The Fern Tattoo
UQP, $32.95 pb, 388 pp
The Fern Tattoo by David Brooks
In these litigious days, should I declare a tenuous bias in favour of David Brooks (whom I know not at all)? According to an extensive list of previous publications, which includes poetry, short fiction, essays and one earlier novel, he has devoted several editorial enterprises to the poet A.D. Hope. I too admired Hope, for his passionate admiration for Russian literature, which he sometimes lectured on and which made him a complimentary examiner of my own PhD thesis. Otherwise, the slate is blank: I tried to locate Brooks’s previous novel, The House of Balthus (1995) as preparatory reading for this review, but the local library system could not help.

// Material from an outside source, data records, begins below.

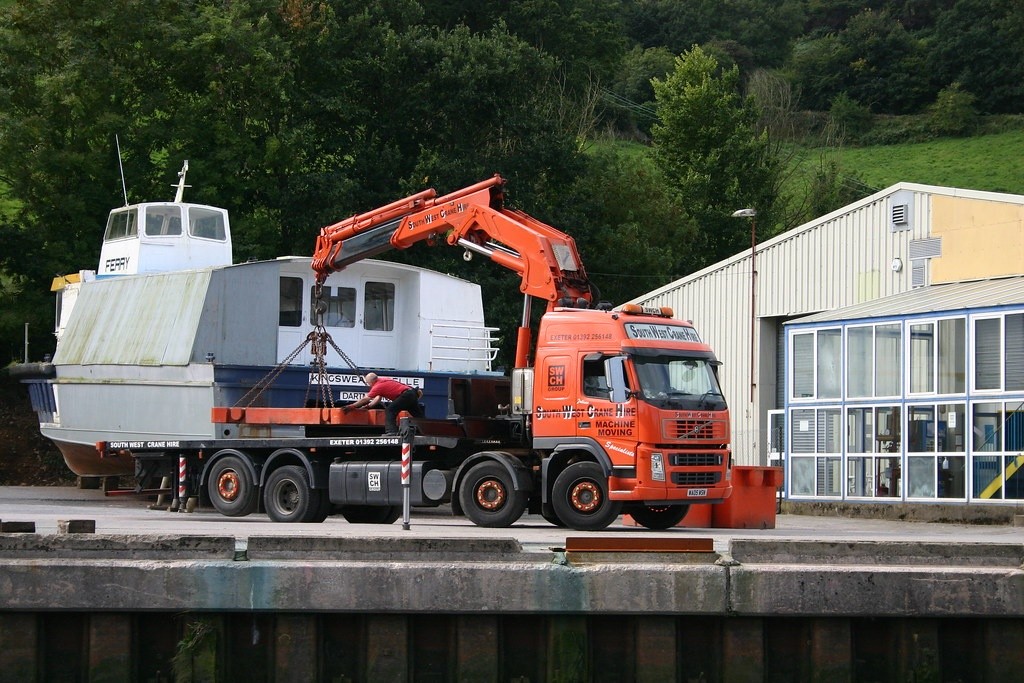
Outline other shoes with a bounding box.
[386,433,399,436]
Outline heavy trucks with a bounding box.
[187,169,733,530]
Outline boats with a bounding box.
[28,133,232,479]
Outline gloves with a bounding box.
[341,404,356,414]
[361,404,370,409]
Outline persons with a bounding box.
[341,372,426,436]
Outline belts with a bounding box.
[403,388,413,393]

Opening The Fern Tattoo then without any idea of what to expect, I was somewhat disturbed by the ‘Proem’, subtitled ‘Adam and Eve’. ‘There should be a frontispiece,’ it begins, ‘“Noon in the Australian Forest”, though not the noon of the Australian poets, not the noon of Charles Harpur or Henry Kendall.’ It is the kind of throwaway that risks alienating a non-specialist reader. Then a girl is mentioned, who is thinking about another couple, whom she sees only in her mind’s eye but equates not just with Adam and Eve, but with Adam and Eve ‘as depicted by Dürer or Cranach the Elder ... Except that Adam, the first one, never wore tattoos’.